2014 Chicco Late Night Feeding Survey Results
Any parent is likely all too familiar with late night feedings and sleepless nights, especially when your baby was a newborn. If you’re a mom – you likely took on the majority of those duties while your partner somehow managed to sleep through them. In the thick of all those sleepless nights, did you ever wonder how your loved one managed to sleep like a log? Or did you think maybe he was just pretending? If it’s the latter… you’re not alone.
According to the 2014 Chicco Late Night Feeding Survey, forty-four percent of parents suspect their partners have pretended to be asleep to avoid late night feedings. The truth? More than one-third of dads surveyed (38%) admit they have actually done so, but only 28 percent of moms say the same.
To celebrate the launch of Chicco’s NaturalFit Advanced Feeding & Soothing System, which is designed to simplify bottle feeding for parents and their newborns, Chicco USA polled new moms and dads to get the inside scoop on what goes on during the wee hours of feeding-filled sleepless nights.
Some additional findings from the survey include:
Queen of late night: A whopping 91 percent of moms surveyed agree they take on the majority of the late night feedings.
Worth the sacrifice: Although late night feedings put added strain on new parents, the bonding between parent and child during the wee hours is worth the lack of sleep. The majority of parents (75%) report those late night feedings have deepened the bond between them and their babies.
Guilty of faking it: Forty-four percent of parents suspect their partners have pretended to be asleep to avoid late night feedings. Those suspicions may not be too far from the truth: more than one-third of dads surveyed (38%) admit they have actually done so, but only 28 percent of moms say the same.
Feeding time = Facebook time: Nearly all moms (98%) and dads (94%) who check social media while feeding baby in the middle of the night report Facebook as the social network they are most likely to visit. That’s where the similarities end, as half of dads are most likely to check Twitter (48% vs. 23% of moms) and YouTube (45% vs. 25% of moms) while baby is feeding in the middle of the night; whereas moms are more likely to check Pinterest (38% vs. 16% of dads).

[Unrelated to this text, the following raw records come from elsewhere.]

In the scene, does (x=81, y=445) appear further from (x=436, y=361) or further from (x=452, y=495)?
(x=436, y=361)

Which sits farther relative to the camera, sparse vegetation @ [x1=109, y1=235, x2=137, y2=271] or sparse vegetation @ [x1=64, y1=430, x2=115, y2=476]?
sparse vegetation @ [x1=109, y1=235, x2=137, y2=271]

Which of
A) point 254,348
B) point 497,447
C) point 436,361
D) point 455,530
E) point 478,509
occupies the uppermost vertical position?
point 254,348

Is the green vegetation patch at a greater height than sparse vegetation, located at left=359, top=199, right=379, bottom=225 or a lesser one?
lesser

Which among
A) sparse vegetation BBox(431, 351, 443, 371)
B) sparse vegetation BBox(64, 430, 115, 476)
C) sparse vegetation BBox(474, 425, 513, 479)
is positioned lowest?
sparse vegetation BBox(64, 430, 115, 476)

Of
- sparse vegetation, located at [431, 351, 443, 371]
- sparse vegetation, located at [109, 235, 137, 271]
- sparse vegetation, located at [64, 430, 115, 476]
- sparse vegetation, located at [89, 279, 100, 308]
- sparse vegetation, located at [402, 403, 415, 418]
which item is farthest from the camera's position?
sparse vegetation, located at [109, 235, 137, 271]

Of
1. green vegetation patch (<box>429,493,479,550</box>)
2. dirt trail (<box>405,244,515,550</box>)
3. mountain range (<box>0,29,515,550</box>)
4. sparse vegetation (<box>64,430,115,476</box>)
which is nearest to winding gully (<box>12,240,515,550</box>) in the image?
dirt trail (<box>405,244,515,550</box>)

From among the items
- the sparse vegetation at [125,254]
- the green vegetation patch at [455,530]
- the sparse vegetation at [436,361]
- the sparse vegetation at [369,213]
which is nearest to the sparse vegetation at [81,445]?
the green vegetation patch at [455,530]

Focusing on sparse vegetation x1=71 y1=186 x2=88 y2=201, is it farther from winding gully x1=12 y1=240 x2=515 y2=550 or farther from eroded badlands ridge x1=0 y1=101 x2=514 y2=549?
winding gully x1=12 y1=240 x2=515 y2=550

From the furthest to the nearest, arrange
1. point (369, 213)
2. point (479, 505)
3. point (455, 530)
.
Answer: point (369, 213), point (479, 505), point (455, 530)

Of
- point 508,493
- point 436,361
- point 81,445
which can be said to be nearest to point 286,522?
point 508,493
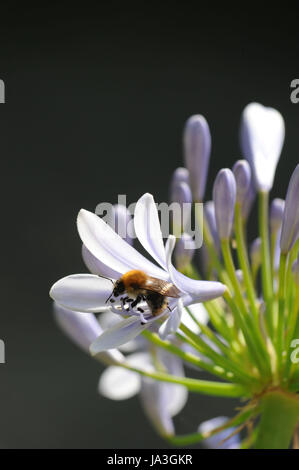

Sports vs. Shopping: While feeding baby in the middle of the night, moms and dads surveyed are not visiting the same types of websites. Three-quarters of dads who browse the Internet are most likely to visit a sports-related website (79% vs. 17% of moms), such as ESPN.com, or general news site (73% vs. 48% of moms), while moms who browse are most likely to visit parenting (89% vs. 49% of dads) or retail websites (77% vs. 58% of dads).